#### DIRECTION
Could you write out every record below exactly, leaving out any pictures?

#### EXCERPTED RECORDS
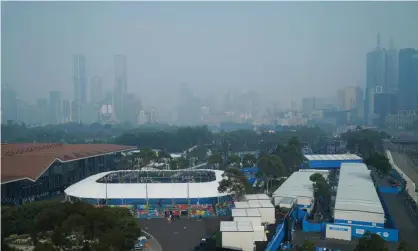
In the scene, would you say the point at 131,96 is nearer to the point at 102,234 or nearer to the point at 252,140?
the point at 252,140

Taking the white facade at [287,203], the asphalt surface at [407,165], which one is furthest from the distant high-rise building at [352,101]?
the white facade at [287,203]

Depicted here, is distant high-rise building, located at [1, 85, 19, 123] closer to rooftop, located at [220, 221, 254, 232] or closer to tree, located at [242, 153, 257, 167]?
tree, located at [242, 153, 257, 167]

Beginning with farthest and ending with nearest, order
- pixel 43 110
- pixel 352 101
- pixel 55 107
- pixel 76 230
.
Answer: pixel 352 101 → pixel 55 107 → pixel 43 110 → pixel 76 230

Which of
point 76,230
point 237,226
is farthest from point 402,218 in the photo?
point 76,230

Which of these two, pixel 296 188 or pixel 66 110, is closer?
pixel 296 188

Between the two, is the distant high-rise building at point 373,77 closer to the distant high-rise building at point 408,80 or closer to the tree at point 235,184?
the distant high-rise building at point 408,80

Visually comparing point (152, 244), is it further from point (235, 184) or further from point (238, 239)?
point (235, 184)
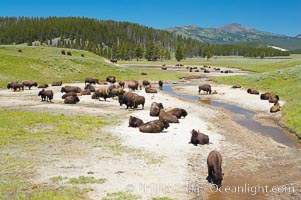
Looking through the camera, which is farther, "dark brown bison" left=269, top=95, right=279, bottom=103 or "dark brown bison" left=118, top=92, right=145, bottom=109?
"dark brown bison" left=269, top=95, right=279, bottom=103

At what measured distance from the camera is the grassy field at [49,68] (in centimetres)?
5781

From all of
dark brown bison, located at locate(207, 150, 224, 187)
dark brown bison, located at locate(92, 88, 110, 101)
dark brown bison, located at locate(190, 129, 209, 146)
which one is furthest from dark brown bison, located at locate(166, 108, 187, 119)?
dark brown bison, located at locate(207, 150, 224, 187)

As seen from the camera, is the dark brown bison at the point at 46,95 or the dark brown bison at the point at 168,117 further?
the dark brown bison at the point at 46,95

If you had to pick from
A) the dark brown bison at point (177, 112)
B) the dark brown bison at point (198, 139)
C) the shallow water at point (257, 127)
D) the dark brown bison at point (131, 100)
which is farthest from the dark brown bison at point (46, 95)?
the dark brown bison at point (198, 139)

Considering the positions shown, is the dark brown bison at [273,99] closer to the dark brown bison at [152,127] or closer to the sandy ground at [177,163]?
the sandy ground at [177,163]

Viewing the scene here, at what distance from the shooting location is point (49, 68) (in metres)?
64.6

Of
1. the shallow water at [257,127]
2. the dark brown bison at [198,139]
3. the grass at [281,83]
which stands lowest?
the shallow water at [257,127]

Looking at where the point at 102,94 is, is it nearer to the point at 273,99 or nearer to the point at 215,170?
the point at 273,99

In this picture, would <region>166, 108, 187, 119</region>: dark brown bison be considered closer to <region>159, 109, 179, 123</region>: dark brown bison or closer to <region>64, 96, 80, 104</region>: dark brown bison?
<region>159, 109, 179, 123</region>: dark brown bison

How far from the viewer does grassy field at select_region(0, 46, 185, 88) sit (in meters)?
57.8

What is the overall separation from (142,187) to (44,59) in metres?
A: 57.9

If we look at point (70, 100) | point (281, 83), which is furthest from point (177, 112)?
point (281, 83)

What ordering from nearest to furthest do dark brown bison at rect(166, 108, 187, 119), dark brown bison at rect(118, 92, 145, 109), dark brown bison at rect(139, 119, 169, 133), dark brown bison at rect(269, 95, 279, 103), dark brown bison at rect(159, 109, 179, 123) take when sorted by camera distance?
dark brown bison at rect(139, 119, 169, 133)
dark brown bison at rect(159, 109, 179, 123)
dark brown bison at rect(166, 108, 187, 119)
dark brown bison at rect(118, 92, 145, 109)
dark brown bison at rect(269, 95, 279, 103)

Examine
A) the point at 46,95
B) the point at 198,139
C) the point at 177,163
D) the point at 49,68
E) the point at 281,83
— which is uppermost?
the point at 49,68
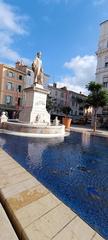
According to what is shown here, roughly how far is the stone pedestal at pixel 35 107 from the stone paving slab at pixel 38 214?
34.9ft

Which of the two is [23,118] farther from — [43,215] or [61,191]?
[43,215]

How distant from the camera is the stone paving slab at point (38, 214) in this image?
254 cm

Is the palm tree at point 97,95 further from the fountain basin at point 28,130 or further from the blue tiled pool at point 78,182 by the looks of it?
the blue tiled pool at point 78,182

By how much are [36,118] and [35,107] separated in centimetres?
94

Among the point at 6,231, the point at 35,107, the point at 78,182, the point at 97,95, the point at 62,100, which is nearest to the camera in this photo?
the point at 6,231

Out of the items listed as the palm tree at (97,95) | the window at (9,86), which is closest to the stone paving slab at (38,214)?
the palm tree at (97,95)

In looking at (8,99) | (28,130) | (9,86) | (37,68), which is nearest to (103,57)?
(9,86)

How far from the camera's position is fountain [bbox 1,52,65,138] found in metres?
12.5

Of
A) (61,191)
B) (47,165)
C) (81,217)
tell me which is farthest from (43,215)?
(47,165)

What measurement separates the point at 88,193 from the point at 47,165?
6.79ft

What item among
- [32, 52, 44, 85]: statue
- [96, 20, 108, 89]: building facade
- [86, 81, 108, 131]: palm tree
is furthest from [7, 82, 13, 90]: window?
[32, 52, 44, 85]: statue

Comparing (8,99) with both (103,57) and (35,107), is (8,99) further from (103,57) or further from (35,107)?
(35,107)

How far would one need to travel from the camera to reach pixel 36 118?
14.7 m

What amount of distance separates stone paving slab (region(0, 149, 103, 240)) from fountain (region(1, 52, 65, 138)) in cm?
839
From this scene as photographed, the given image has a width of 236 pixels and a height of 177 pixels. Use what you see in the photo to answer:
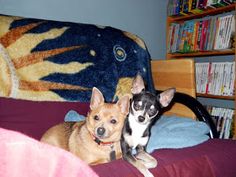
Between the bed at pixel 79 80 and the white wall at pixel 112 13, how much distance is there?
399mm

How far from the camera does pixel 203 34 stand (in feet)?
8.30

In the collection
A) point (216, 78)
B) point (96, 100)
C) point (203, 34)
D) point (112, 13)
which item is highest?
point (112, 13)

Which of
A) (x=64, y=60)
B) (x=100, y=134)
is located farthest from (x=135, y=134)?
(x=64, y=60)

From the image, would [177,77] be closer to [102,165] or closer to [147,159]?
[147,159]

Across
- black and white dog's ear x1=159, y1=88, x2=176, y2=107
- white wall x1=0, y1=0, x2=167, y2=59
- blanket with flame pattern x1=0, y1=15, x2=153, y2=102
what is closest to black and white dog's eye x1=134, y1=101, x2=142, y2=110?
black and white dog's ear x1=159, y1=88, x2=176, y2=107

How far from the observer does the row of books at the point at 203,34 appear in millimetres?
2314

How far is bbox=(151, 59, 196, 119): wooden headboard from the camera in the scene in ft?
5.94

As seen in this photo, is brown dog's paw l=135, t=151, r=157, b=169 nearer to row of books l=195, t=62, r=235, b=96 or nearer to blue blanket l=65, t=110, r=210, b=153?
blue blanket l=65, t=110, r=210, b=153

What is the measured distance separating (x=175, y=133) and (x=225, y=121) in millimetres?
1201

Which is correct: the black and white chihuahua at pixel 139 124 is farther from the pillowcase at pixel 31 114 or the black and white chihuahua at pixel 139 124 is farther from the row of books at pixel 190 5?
the row of books at pixel 190 5

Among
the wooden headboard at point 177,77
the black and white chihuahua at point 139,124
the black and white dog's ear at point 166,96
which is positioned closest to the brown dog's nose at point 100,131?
the black and white chihuahua at point 139,124

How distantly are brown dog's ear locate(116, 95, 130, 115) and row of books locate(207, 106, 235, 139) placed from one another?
4.68 feet

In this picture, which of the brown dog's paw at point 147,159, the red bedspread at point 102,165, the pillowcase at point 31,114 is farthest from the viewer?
the pillowcase at point 31,114

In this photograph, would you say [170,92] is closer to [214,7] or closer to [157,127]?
[157,127]
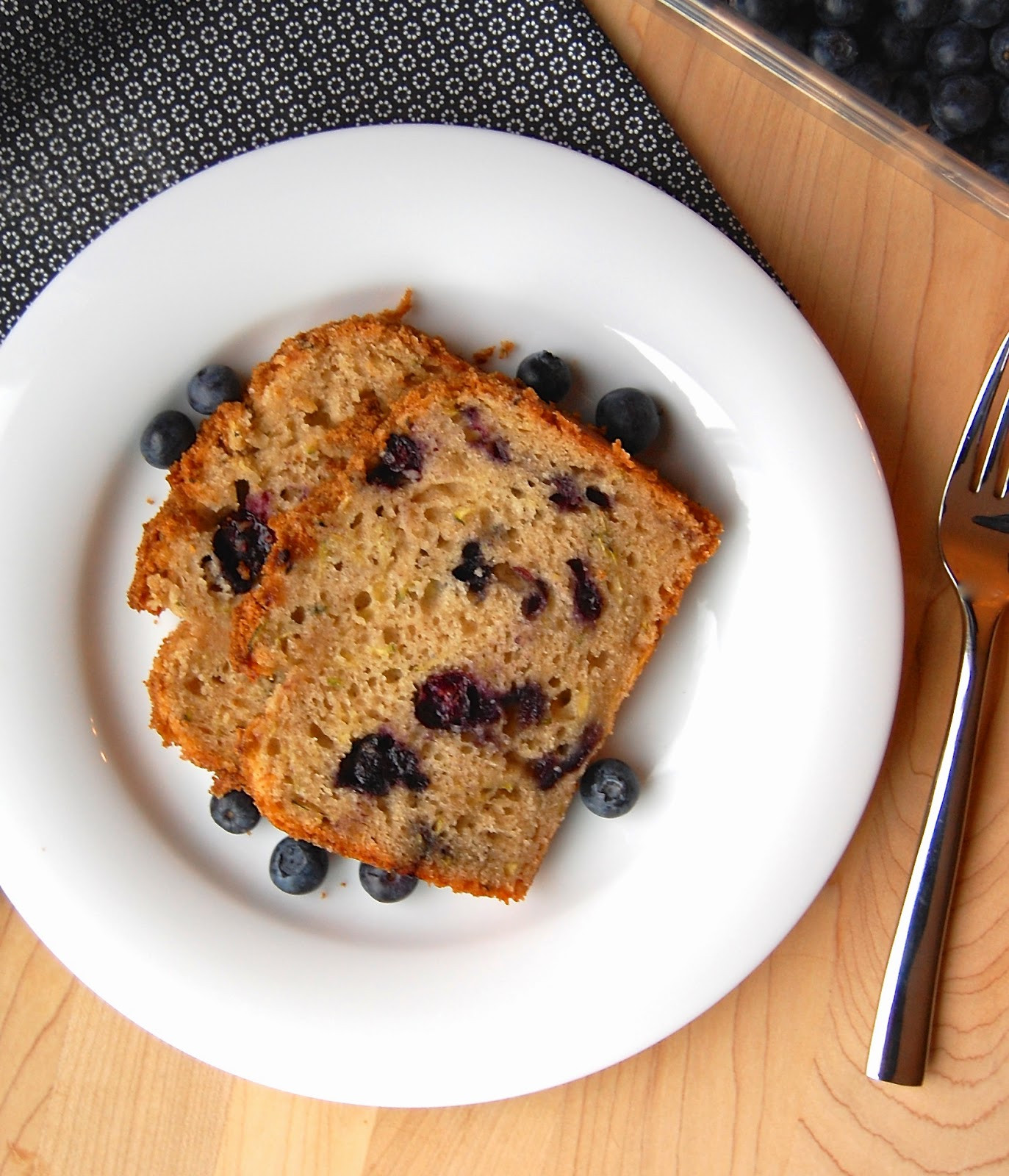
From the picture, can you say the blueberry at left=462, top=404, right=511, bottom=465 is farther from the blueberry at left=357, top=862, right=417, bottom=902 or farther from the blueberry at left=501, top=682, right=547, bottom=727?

#### COMPLETED TASK
In the scene, would you say the point at 131,96 is nearer to the point at 102,234 or nearer to the point at 252,140?
the point at 252,140

Taking the white facade at [287,203], the asphalt surface at [407,165], which one is furthest from the distant high-rise building at [352,101]?
the white facade at [287,203]

Depicted here, is distant high-rise building, located at [1, 85, 19, 123] closer to rooftop, located at [220, 221, 254, 232] or closer to tree, located at [242, 153, 257, 167]?
tree, located at [242, 153, 257, 167]

Beginning with farthest and ending with nearest, order
- pixel 43 110
- pixel 352 101
- pixel 55 107
- pixel 76 230
.
Answer: pixel 352 101 → pixel 55 107 → pixel 43 110 → pixel 76 230

Which of
point 76,230
point 237,226
is farthest from point 402,218 in the photo?
point 76,230

Which of these two, pixel 296 188 or pixel 66 110, is closer?
pixel 296 188

Between the two, is the distant high-rise building at point 373,77 closer to the distant high-rise building at point 408,80 or closer to the tree at point 235,184?
the distant high-rise building at point 408,80

Visually comparing point (152, 244), is it further from point (235, 184) or further from point (238, 239)?
point (235, 184)
Looking through the camera, which is farther, "dark brown bison" left=269, top=95, right=279, bottom=103 or "dark brown bison" left=118, top=92, right=145, bottom=109?
"dark brown bison" left=269, top=95, right=279, bottom=103

At what measured distance from the camera is the grassy field at [49,68] (in centimetres)?
5781

From all of
dark brown bison, located at locate(207, 150, 224, 187)
dark brown bison, located at locate(92, 88, 110, 101)
dark brown bison, located at locate(190, 129, 209, 146)
which one is furthest from dark brown bison, located at locate(166, 108, 187, 119)?
dark brown bison, located at locate(207, 150, 224, 187)

As seen from the camera, is the dark brown bison at the point at 46,95 or the dark brown bison at the point at 168,117 further?
the dark brown bison at the point at 46,95

If you had to pick from
A) the dark brown bison at point (177, 112)
B) the dark brown bison at point (198, 139)
C) the shallow water at point (257, 127)
D) the dark brown bison at point (131, 100)
which is farthest from the dark brown bison at point (46, 95)?
the dark brown bison at point (198, 139)

Considering the positions shown, is the dark brown bison at [273,99] closer to the dark brown bison at [152,127] or closer to the sandy ground at [177,163]?
the sandy ground at [177,163]

Viewing the scene here, at what distance from the shooting location is point (49, 68) (in metres)?
64.6

Of
1. the shallow water at [257,127]
2. the dark brown bison at [198,139]
3. the grass at [281,83]
which stands lowest?
the shallow water at [257,127]

Looking at where the point at 102,94 is, is it nearer to the point at 273,99 or nearer to the point at 215,170?
the point at 273,99

In this picture, would <region>166, 108, 187, 119</region>: dark brown bison be considered closer to <region>159, 109, 179, 123</region>: dark brown bison or closer to <region>64, 96, 80, 104</region>: dark brown bison?
<region>159, 109, 179, 123</region>: dark brown bison

How far from the viewer does grassy field at select_region(0, 46, 185, 88) sit (in meters)?
57.8

What is the overall separation from (142,187) to (44,59) in metres?
A: 57.9

If we look at point (70, 100) | point (281, 83), which is furthest from point (177, 112)?
point (281, 83)

What ordering from nearest to furthest do dark brown bison at rect(166, 108, 187, 119), dark brown bison at rect(118, 92, 145, 109), dark brown bison at rect(139, 119, 169, 133), dark brown bison at rect(269, 95, 279, 103), dark brown bison at rect(159, 109, 179, 123) take when sorted by camera distance?
dark brown bison at rect(139, 119, 169, 133)
dark brown bison at rect(159, 109, 179, 123)
dark brown bison at rect(166, 108, 187, 119)
dark brown bison at rect(118, 92, 145, 109)
dark brown bison at rect(269, 95, 279, 103)

Examine
A) the point at 46,95
B) the point at 198,139
C) the point at 177,163
D) the point at 49,68
E) the point at 281,83
— which is uppermost?
the point at 49,68
According to what is shown here, roughly how far is the stone pedestal at pixel 35 107 from the stone paving slab at pixel 38 214?
34.9ft

Which of the two is [23,118] farther from — [43,215] or [61,191]?
[43,215]

How distant from the camera is the stone paving slab at point (38, 214) in this image?
254 cm

Is the palm tree at point 97,95 further from the fountain basin at point 28,130 or further from the blue tiled pool at point 78,182 by the looks of it?
the blue tiled pool at point 78,182

By how much are [36,118] and [35,107] separated in centimetres?
94

Among the point at 6,231, the point at 35,107, the point at 78,182, the point at 97,95, the point at 62,100, which is nearest to the camera in this photo?
the point at 6,231

Out of the items listed as the palm tree at (97,95) | the window at (9,86), which is closest to the stone paving slab at (38,214)?
the palm tree at (97,95)

In looking at (8,99) | (28,130) | (9,86) | (37,68), which is nearest to (103,57)?
(9,86)

How far from the camera's position is fountain [bbox 1,52,65,138] found in metres?
12.5

Of
A) (61,191)
B) (47,165)
C) (81,217)
tell me which is farthest from (43,215)?
(47,165)

What measurement separates the point at 88,193 from the point at 47,165?
6.79ft

What item among
- [32, 52, 44, 85]: statue
- [96, 20, 108, 89]: building facade
- [86, 81, 108, 131]: palm tree
is furthest from [7, 82, 13, 90]: window?
[32, 52, 44, 85]: statue

Comparing (8,99) with both (103,57) and (35,107), is (8,99) further from (103,57) or further from (35,107)?
(35,107)

How far would one need to travel from the camera to reach pixel 36 118?
14.7 m

What amount of distance separates stone paving slab (region(0, 149, 103, 240)) from fountain (region(1, 52, 65, 138)) in cm?
839
From this scene as photographed, the given image has a width of 236 pixels and a height of 177 pixels. Use what you see in the photo to answer:
Between the bed at pixel 79 80 and the white wall at pixel 112 13, how much distance is there?
399mm

How far from the camera does pixel 203 34 stand (in feet)?
8.30

In the collection
A) point (216, 78)
B) point (96, 100)
C) point (203, 34)
D) point (112, 13)
which item is highest?
point (112, 13)

Which of
A) (x=64, y=60)
B) (x=100, y=134)
is located farthest from (x=135, y=134)?
(x=64, y=60)

From the image, would [177,77] be closer to [102,165] or closer to [147,159]?
[147,159]

Across
- black and white dog's ear x1=159, y1=88, x2=176, y2=107
- white wall x1=0, y1=0, x2=167, y2=59
- blanket with flame pattern x1=0, y1=15, x2=153, y2=102
what is closest to black and white dog's eye x1=134, y1=101, x2=142, y2=110?
black and white dog's ear x1=159, y1=88, x2=176, y2=107

How far from the observer does the row of books at the point at 203,34 appear in millimetres?
2314

How far is bbox=(151, 59, 196, 119): wooden headboard from the camera in the scene in ft?
5.94

As seen in this photo, is brown dog's paw l=135, t=151, r=157, b=169 nearer to row of books l=195, t=62, r=235, b=96 or nearer to blue blanket l=65, t=110, r=210, b=153?
blue blanket l=65, t=110, r=210, b=153

What is the measured distance separating (x=175, y=133) and (x=225, y=121) in millimetres?
1201

Which is correct: the black and white chihuahua at pixel 139 124 is farther from the pillowcase at pixel 31 114 or the black and white chihuahua at pixel 139 124 is farther from the row of books at pixel 190 5?
the row of books at pixel 190 5

Among
the wooden headboard at point 177,77
the black and white chihuahua at point 139,124
the black and white dog's ear at point 166,96
which is positioned closest to the brown dog's nose at point 100,131?
the black and white chihuahua at point 139,124

How distantly are brown dog's ear locate(116, 95, 130, 115) and row of books locate(207, 106, 235, 139) placed from one another?
4.68 feet

In this picture, which of the brown dog's paw at point 147,159, the red bedspread at point 102,165, the pillowcase at point 31,114 is farthest from the viewer?
the pillowcase at point 31,114

In this photograph, would you say [170,92] is closer to [214,7] or closer to [157,127]?
[157,127]
From the picture, can you say the blueberry at left=462, top=404, right=511, bottom=465 is farther from the blueberry at left=357, top=862, right=417, bottom=902 or farther from the blueberry at left=501, top=682, right=547, bottom=727?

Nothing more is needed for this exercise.